### [WRITTEN REQUEST]
Edit the lines below so that "blue glazed bowl" becomes "blue ceramic bowl", leaving everything else unchanged, and leave the pictures out of your answer.

### [INFORMATION SHOWN]
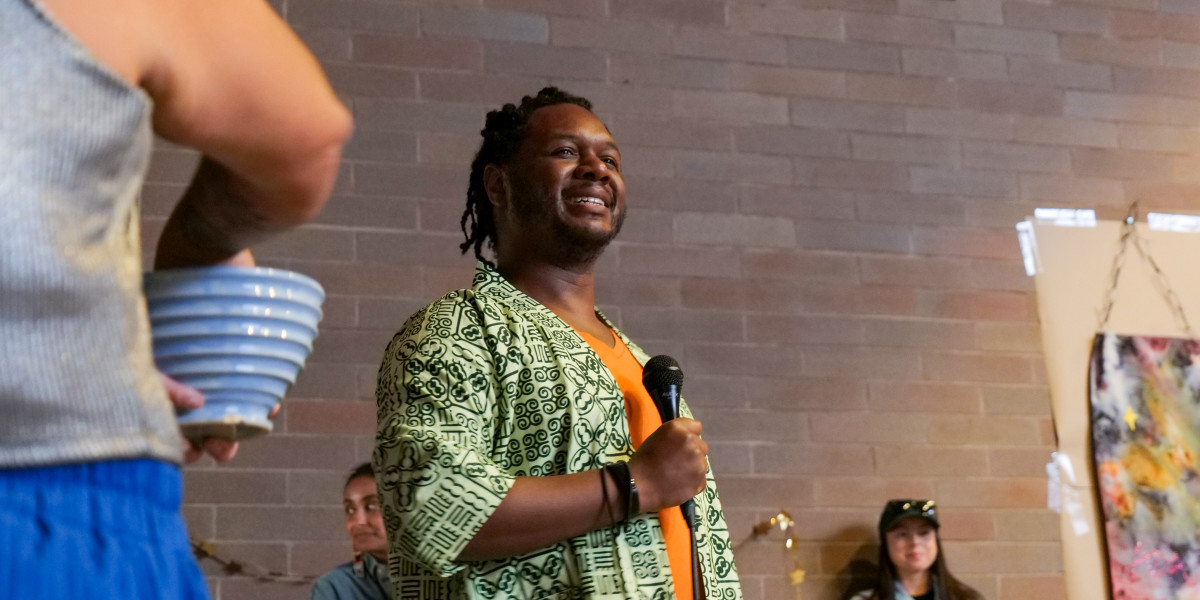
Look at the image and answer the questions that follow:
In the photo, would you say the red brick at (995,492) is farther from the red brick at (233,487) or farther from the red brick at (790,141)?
the red brick at (233,487)

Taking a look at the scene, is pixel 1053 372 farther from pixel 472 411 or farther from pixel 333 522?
pixel 472 411

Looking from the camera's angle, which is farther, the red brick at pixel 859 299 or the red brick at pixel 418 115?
the red brick at pixel 859 299

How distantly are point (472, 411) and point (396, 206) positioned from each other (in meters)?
2.44

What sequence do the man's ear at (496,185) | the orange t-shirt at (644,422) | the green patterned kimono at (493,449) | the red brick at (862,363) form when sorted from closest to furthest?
the green patterned kimono at (493,449) → the orange t-shirt at (644,422) → the man's ear at (496,185) → the red brick at (862,363)

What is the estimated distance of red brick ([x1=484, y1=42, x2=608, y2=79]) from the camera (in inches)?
170

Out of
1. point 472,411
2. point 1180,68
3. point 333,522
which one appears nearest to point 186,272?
point 472,411

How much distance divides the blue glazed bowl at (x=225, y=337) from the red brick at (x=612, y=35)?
11.7 ft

### [RESULT OF THIS EXERCISE]
Look at the image and answer the questions that follow:
In the photo, would you say the red brick at (995,492) is farther from the red brick at (233,487) or farther from the red brick at (790,141)?
the red brick at (233,487)

Taking a look at the scene, is pixel 1053 372 farther from pixel 472 411 or farther from pixel 333 522?
pixel 472 411

Looking from the camera's angle, which is farther, the red brick at pixel 859 299 or the red brick at pixel 418 115?
the red brick at pixel 859 299

How distantly are point (472, 411) and point (396, 206) positioned from each other (in meters)?
2.44

What sequence do the man's ear at (496,185) | the orange t-shirt at (644,422) | the green patterned kimono at (493,449) | the red brick at (862,363) form when sorted from closest to furthest?
the green patterned kimono at (493,449) → the orange t-shirt at (644,422) → the man's ear at (496,185) → the red brick at (862,363)

What is the estimated distance of red brick ([x1=484, y1=42, x2=608, y2=79]) from the camera (in inches)?
170

Out of
1. point 472,411
2. point 1180,68
3. point 333,522
which one appears nearest to point 186,272?
point 472,411

How much distance divides the blue ceramic bowl at (x=225, y=337) from the red brick at (x=612, y=35)?
11.7 ft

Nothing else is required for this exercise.